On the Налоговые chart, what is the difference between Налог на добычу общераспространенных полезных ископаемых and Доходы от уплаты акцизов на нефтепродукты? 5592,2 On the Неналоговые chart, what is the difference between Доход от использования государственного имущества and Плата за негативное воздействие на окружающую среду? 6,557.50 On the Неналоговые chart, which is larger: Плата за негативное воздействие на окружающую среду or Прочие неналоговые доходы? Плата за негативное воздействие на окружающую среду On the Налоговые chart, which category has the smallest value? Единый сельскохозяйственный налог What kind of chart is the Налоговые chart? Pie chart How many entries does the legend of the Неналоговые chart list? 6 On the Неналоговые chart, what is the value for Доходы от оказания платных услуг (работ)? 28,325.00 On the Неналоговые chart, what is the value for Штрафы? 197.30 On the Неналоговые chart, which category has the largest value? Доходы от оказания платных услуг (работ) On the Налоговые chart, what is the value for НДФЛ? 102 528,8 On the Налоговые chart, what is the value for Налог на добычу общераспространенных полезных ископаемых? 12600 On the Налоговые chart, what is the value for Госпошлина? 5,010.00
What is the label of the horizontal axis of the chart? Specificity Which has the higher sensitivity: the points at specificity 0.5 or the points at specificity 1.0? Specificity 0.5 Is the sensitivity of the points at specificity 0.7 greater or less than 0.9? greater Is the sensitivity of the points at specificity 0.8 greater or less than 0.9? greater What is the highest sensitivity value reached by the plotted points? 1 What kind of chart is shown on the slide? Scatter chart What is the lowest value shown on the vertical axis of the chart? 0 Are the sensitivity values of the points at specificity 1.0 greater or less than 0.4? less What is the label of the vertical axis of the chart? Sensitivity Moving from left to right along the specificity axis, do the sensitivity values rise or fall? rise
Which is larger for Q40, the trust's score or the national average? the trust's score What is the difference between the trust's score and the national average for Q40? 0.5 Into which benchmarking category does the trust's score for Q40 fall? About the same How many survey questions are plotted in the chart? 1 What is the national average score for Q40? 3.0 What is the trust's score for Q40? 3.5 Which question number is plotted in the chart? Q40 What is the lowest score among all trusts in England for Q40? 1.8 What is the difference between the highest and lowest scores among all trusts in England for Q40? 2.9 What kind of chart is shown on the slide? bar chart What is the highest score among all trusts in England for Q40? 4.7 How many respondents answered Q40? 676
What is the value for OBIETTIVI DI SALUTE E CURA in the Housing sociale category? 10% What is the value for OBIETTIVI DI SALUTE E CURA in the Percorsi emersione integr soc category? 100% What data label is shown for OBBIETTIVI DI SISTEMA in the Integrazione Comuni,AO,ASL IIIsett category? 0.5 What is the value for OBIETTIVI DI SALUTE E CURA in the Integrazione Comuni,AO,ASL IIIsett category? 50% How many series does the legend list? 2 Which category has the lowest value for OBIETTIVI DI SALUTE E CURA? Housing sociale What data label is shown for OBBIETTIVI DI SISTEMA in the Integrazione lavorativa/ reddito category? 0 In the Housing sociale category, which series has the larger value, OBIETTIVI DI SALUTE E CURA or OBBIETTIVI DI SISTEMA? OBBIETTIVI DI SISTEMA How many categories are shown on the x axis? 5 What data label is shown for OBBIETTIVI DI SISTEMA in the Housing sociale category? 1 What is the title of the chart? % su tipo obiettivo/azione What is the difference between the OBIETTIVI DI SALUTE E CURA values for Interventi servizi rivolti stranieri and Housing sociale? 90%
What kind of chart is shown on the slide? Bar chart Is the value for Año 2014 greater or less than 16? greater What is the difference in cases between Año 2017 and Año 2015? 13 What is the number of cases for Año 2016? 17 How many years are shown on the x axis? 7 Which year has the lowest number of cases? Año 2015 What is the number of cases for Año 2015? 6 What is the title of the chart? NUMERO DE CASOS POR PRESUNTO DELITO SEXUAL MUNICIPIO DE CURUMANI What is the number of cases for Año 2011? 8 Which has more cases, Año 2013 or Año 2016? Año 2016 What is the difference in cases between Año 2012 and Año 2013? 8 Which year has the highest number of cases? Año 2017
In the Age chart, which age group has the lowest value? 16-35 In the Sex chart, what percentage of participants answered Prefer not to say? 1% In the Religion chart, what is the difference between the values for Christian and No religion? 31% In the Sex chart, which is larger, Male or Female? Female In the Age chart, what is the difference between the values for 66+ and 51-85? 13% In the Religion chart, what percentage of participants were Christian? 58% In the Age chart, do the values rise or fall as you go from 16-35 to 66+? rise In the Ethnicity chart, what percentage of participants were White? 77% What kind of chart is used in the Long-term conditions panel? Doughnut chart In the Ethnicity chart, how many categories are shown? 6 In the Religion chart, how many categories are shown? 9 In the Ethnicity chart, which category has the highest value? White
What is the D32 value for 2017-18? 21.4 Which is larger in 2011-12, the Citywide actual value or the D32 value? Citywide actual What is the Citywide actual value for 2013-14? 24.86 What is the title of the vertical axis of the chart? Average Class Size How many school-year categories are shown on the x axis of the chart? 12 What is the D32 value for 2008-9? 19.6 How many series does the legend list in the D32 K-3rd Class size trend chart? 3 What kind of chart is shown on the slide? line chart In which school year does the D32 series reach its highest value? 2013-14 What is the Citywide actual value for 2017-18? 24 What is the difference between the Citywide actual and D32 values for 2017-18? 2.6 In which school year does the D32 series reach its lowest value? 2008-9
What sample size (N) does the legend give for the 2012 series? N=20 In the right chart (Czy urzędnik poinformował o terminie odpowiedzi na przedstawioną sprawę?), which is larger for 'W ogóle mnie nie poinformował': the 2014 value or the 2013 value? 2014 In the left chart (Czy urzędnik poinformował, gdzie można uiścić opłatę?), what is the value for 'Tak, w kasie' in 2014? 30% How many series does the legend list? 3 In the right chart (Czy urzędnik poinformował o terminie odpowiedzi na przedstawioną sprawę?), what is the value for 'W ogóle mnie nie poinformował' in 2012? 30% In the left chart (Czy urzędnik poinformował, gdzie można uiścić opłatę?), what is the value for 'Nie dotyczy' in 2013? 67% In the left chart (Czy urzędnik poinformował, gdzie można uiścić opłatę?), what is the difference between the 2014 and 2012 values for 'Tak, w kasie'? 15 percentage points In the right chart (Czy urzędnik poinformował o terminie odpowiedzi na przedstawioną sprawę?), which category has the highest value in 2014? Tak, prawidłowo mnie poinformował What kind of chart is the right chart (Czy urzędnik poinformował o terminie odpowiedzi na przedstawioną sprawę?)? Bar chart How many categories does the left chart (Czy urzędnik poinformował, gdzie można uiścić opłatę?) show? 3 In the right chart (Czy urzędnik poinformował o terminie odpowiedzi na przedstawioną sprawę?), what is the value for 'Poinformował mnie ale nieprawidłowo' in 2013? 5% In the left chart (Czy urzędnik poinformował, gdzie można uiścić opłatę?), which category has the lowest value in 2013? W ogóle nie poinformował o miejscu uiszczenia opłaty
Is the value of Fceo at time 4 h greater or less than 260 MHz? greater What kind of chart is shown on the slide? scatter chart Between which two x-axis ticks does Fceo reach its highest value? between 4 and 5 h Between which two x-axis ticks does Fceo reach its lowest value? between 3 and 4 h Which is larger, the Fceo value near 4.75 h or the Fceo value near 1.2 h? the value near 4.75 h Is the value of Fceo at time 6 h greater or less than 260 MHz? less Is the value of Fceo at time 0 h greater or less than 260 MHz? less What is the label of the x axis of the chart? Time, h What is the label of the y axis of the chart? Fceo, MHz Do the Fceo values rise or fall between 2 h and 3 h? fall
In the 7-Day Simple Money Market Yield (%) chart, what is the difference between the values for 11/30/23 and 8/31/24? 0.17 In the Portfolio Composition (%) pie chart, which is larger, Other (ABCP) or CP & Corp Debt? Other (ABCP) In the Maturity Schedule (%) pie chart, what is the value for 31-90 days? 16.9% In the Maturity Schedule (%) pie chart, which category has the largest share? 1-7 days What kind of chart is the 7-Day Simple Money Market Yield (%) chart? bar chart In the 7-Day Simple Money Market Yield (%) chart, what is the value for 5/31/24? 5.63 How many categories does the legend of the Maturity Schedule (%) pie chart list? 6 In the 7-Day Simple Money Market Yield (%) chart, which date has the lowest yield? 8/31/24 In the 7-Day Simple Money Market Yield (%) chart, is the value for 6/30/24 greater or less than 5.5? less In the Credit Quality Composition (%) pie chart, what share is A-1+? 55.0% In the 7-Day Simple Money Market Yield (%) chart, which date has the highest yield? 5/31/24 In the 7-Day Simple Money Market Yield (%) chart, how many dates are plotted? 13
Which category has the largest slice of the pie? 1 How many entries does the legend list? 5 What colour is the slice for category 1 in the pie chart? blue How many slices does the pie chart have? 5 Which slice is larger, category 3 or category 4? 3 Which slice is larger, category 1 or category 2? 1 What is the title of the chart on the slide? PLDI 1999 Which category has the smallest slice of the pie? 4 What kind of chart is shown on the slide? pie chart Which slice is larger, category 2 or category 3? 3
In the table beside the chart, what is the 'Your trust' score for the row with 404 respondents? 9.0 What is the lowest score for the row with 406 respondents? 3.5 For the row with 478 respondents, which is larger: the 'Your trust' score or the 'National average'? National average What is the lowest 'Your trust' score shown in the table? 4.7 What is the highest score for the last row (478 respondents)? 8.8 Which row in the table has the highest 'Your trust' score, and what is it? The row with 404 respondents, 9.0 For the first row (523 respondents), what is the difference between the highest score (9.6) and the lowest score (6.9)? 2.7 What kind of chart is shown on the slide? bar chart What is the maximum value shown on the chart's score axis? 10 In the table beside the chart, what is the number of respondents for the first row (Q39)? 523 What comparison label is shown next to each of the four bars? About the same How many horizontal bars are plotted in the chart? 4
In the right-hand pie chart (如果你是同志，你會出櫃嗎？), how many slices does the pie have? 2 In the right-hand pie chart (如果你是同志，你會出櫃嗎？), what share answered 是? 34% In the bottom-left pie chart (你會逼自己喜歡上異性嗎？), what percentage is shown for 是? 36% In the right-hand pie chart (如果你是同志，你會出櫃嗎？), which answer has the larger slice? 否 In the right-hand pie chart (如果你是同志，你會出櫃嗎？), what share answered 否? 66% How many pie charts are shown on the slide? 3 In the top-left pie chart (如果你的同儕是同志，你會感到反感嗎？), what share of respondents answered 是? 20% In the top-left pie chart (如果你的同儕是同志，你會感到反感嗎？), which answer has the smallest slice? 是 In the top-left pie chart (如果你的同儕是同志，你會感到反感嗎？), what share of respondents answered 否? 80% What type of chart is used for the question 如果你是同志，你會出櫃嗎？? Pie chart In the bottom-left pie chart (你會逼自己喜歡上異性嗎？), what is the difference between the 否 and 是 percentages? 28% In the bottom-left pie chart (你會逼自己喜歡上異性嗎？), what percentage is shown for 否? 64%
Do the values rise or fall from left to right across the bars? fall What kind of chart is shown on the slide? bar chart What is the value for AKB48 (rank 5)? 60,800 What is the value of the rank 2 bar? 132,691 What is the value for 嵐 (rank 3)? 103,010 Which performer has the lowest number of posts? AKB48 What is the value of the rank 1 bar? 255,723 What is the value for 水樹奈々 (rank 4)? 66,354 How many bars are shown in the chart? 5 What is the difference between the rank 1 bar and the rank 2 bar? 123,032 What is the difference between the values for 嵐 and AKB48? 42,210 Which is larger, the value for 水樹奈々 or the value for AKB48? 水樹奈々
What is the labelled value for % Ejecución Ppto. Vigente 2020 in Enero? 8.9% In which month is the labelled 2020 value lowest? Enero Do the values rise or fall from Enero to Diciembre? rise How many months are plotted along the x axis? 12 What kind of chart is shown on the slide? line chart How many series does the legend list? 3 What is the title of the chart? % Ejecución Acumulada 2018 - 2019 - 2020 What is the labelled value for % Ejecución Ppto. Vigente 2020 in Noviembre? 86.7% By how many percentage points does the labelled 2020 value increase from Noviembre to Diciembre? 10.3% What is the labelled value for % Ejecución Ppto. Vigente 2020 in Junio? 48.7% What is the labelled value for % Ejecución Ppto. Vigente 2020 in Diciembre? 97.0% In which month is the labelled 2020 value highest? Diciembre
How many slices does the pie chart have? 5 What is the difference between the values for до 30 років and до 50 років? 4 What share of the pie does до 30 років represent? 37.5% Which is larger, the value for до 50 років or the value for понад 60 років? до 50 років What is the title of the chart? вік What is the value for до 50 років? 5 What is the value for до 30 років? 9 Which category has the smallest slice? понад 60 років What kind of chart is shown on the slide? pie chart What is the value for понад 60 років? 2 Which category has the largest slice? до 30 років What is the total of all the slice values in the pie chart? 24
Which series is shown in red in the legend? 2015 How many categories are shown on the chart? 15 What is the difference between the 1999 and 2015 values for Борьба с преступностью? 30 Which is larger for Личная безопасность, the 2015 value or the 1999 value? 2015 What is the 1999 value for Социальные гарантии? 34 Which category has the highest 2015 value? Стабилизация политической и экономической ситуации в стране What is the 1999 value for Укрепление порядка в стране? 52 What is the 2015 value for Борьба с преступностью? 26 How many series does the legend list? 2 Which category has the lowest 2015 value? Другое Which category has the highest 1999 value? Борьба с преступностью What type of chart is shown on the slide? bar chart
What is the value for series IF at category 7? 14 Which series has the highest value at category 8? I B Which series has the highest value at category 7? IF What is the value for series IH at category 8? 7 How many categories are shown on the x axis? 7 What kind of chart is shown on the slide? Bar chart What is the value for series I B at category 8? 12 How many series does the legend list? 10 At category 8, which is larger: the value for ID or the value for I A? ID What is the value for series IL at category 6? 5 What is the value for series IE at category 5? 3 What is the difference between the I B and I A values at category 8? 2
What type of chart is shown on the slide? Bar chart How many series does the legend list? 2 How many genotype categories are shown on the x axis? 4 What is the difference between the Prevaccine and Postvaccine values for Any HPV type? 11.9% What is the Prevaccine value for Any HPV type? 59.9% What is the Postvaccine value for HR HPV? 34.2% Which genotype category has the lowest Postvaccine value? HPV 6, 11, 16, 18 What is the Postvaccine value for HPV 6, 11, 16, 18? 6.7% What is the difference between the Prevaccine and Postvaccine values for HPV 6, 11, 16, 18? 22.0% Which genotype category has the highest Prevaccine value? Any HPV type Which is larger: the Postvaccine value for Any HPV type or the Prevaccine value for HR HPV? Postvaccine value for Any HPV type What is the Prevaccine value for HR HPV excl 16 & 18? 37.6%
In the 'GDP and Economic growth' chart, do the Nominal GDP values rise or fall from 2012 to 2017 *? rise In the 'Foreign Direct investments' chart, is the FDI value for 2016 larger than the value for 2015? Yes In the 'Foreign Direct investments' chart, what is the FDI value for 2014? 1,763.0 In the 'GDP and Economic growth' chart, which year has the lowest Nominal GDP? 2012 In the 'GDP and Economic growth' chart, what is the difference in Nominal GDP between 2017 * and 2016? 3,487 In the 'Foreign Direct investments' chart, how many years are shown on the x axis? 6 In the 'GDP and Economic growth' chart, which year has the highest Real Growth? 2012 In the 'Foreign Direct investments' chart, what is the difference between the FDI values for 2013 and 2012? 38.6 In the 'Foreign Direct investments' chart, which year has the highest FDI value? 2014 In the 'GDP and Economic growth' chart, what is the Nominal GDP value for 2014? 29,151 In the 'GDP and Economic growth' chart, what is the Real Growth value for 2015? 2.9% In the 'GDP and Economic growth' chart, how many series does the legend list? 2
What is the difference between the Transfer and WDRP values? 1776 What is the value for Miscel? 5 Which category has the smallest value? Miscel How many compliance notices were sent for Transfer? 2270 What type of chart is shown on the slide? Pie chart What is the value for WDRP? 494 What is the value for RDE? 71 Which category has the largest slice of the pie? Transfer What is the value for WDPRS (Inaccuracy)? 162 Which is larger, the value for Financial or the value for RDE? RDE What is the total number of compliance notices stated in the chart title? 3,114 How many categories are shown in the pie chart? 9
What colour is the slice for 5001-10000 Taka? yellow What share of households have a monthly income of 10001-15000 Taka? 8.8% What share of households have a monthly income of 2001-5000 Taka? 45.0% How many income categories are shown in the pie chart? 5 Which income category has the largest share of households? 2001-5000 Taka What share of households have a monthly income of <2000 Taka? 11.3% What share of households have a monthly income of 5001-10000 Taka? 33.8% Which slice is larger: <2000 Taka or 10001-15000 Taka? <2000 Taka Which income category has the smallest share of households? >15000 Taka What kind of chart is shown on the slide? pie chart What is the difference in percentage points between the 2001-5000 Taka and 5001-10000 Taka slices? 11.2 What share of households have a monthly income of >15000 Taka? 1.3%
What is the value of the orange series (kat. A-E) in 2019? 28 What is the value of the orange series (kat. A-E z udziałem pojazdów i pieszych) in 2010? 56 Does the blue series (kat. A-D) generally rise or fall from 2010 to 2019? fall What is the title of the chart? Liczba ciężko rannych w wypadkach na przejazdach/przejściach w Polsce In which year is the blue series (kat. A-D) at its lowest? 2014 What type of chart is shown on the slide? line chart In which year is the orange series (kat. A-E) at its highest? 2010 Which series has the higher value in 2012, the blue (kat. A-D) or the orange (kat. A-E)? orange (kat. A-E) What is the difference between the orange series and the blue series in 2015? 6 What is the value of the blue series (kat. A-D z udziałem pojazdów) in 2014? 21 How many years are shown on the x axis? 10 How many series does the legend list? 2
++++
Gather every line of the items that contains the word "benchmarking", treating uppercase and lowercase as different.

■ **TASK RESPONSE**:
Which is larger for Q40, the trust's score or the national average? the trust's score What is the difference between the trust's score and the national average for Q40? 0.5 Into which benchmarking category does the trust's score for Q40 fall? About the same How many survey questions are plotted in the chart? 1 What is the national average score for Q40? 3.0 What is the trust's score for Q40? 3.5 Which question number is plotted in the chart? Q40 What is the lowest score among all trusts in England for Q40? 1.8 What is the difference between the highest and lowest scores among all trusts in England for Q40? 2.9 What kind of chart is shown on the slide? bar chart What is the highest score among all trusts in England for Q40? 4.7 How many respondents answered Q40? 676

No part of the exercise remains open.